Rien d'étonnant à ce que j'aie envie de dire du bien de Jean-Jacques Goldman, du coup. Je ne suis plus à ça près. Ringard pour ringard, autant s'enfoncer jusqu'au bout. De toute façon, ceux qui me crachent dessus m'ont coulé depuis longtemps.
Et franchement, j'en ai rien à foutre.


Goldman, donc. JJG, pour les intimes.
Quel malentendu, et quelle honte nationale, quand on y pense. Vingt ans de carrière solo, et à peu près autant de triomphe. En dépit des efforts incessants des critiques, qui ont tout fait pour l'éreinter durant tout ce temps. Parfois à raison, faut admettre. Mais pas tout le temps.


Pensez : un mec sans génie, sans la moindre once de talent. Pas musicien pour un sou. Producteur de soupe à la chaîne façon Liebig (et encore, sans les croûtons à l'ail), machine à fric dont l'âme a la forme d'un dollar. Un hypocrite, qui fait semblant d'être simple et gentil pour mieux nous piquer notre pognon et se rouler dedans dans son salon plaqué or.
Son seul fait d'armes, à Jean-Jacques ? Avoir compris ce que voulait le public, et le lui servir sur un plateau d'argent, un peu émaillé pour ne pas faire trop nouveau riche.

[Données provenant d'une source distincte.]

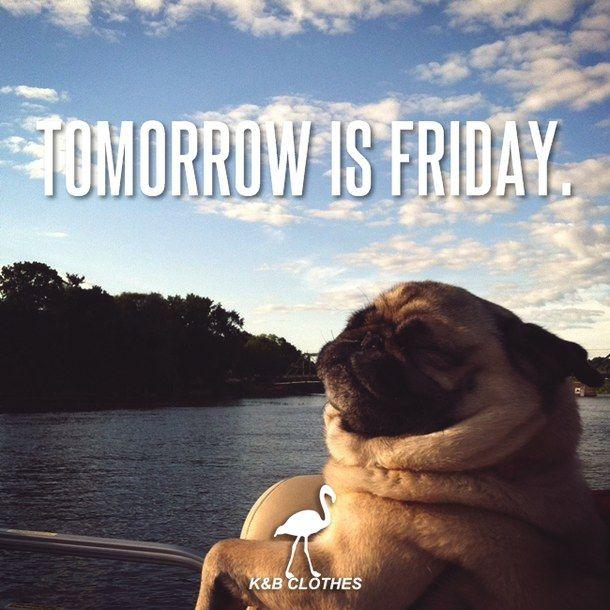 Tomorrow Is Friday #tomorrowisfriday pug boat sky funny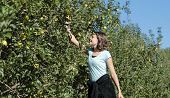 Teenage girl picking apples in orchard. poster
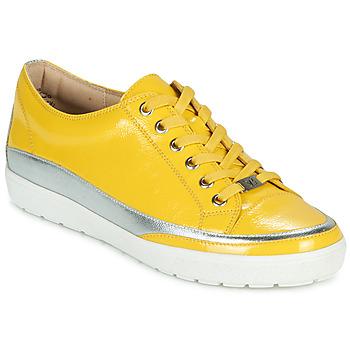 鞋子 女士 球鞋基本款 Caprice 23654-613 黄色 / 银灰色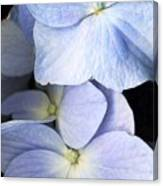 Delicate Petals Canvas Print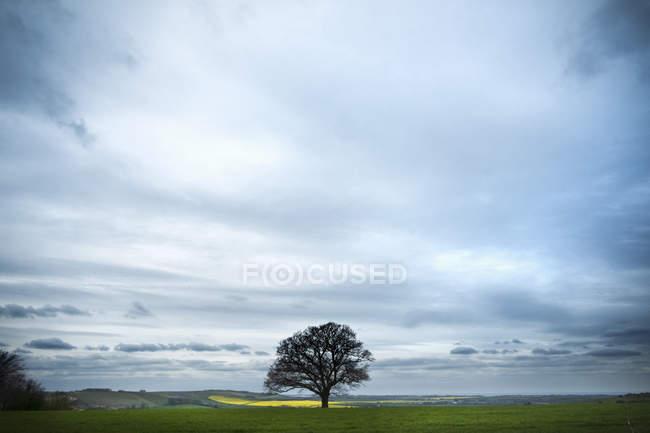 Quercia in fogliame contro il cielo nuvoloso sulla pista Ridgeway nel Berkshire, Inghilterra . — Foto stock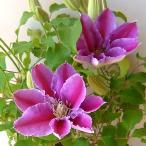 クレマチスの苗/クレマチス:ドクターラッペル5号鉢植え*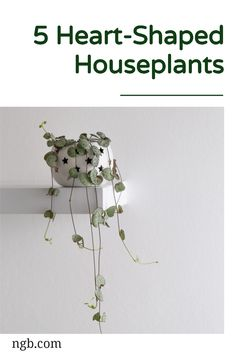 When one heart isn't quite enough, it's time to bring on an entire plant! A string of hearts (Ceropegia woodii) has trailing stems dotted with small, heart-shaped leaves that are usually green and silver but can sometimes have a touch of pink. This vine loves plenty of sunlight, so place your plant in a south-facing window. Indoor Gardening, Container Gardening, Herbs Garden, String Of Pearls, Bedroom Night Stands, Bright Flowers, Small Heart, Hanging Baskets, Planting Succulents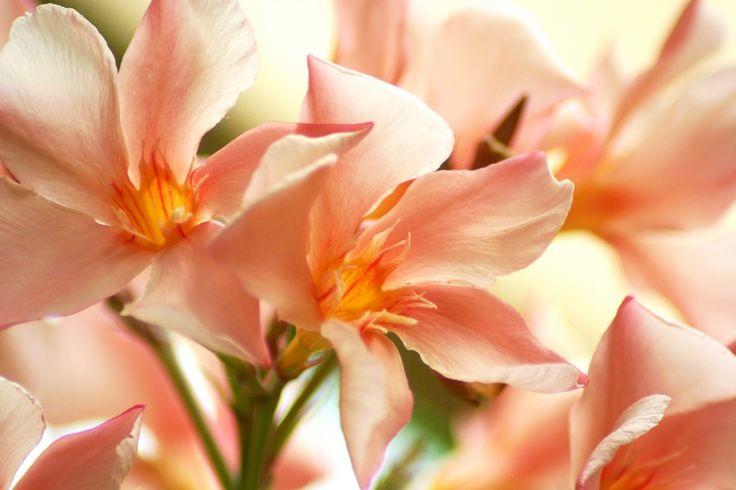 Witte oleander  betekenis: rust in het denken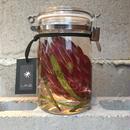 Lab bottle plants 1ℓ (protea venus)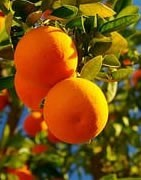 Naranjo - Cultivo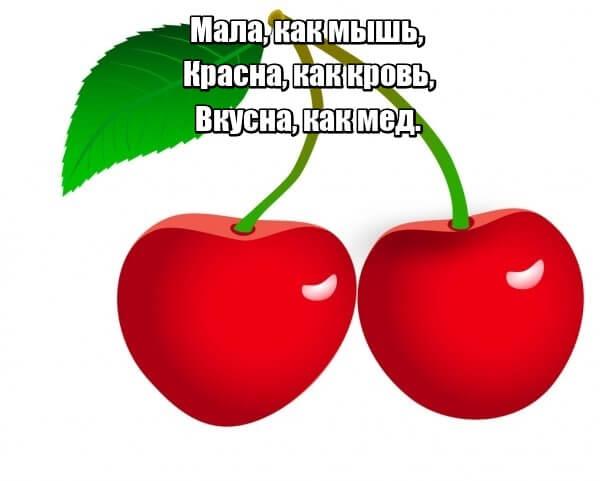 Мала, как мышь, Красна, как кровь, Вкусна, как мед. Вишня.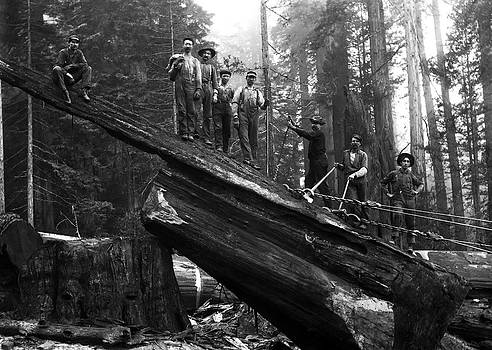 Daniel Hagerman - CABLING a REDWOOD LOG c. 1890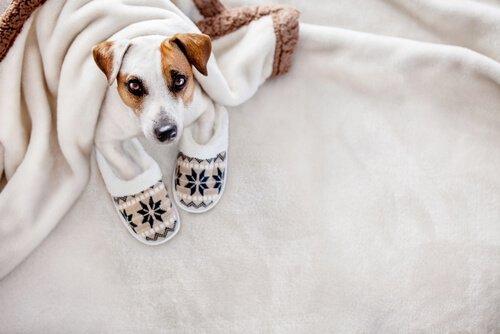 Cagnolino sotto le coperte sul letto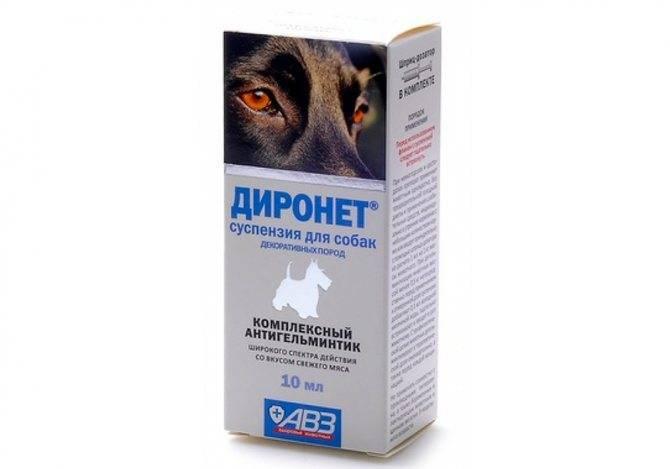 Уколы от глистов для кошек широкого спектра, инъекции для животных от паразитов - wikimedikal.ru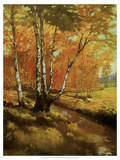 Woodland Stream I Giclee Print by Graham Reynolds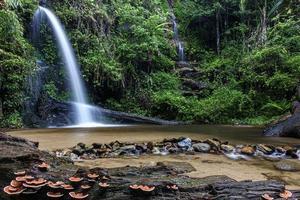 Mon tha than cascade à chiang mai, thaïlande photo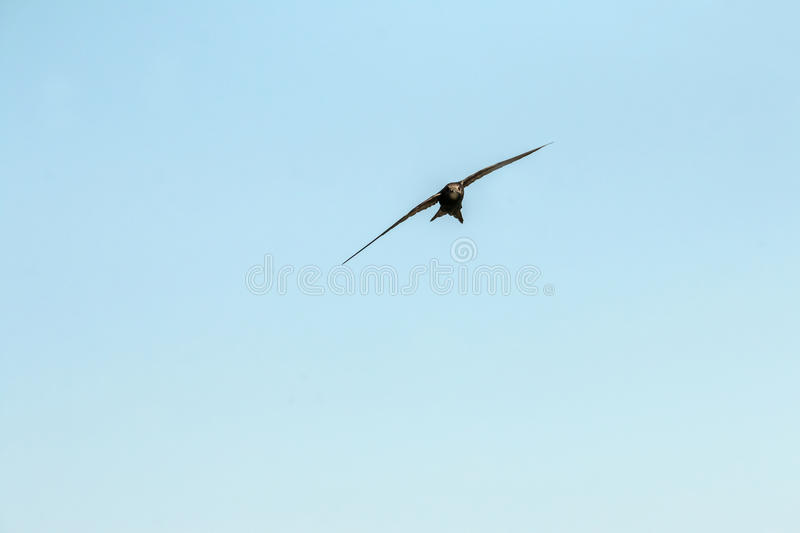 Bird flying. Swift Bird flying against a clear blue sky stock images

Attendez, attendez, attendez...
Vous êtes en train d'essayer de me faire croire qu'un type radicalement nul aurait trouvé la recette du succès - cherchée par tant de talents éblouissants depuis que la musique existe, pour beaucoup en vain - et aurait réussi à l'appliquer sans mollir du genou pendant vingt ans ? Le gars, soit il pratique la prestidigitation et l'hypnose au plus haut degré de compétence, soit il a quelque chose d'autre. Quelque chose de plus pur, de plus direct, quelque chose d'intuitif.
Il y a un moment, faut arrêter de déconner, non ?


Oui, Goldman a su capter un truc, c'est évident. Il a perçu une attente d'un certain public, et l'a remarquablement servi. D'où le triomphe longue durée, la cote d'amour éternelle, etc.
Mais pour ça, mes p'tits potes, le génie n'est peut-être pas indispensable ; mais le travail, l'acharnement, l'écoute et l'attention aux autres, oui. Et sans doute, quelques parcelles de talent, quand même.
Parce que si tu réponds si bien aux aspirations d'un auditoire, c'est que tu parles la même langue que lui. Et ça, ce n'est pas donné à tout le monde. Regardez en politique.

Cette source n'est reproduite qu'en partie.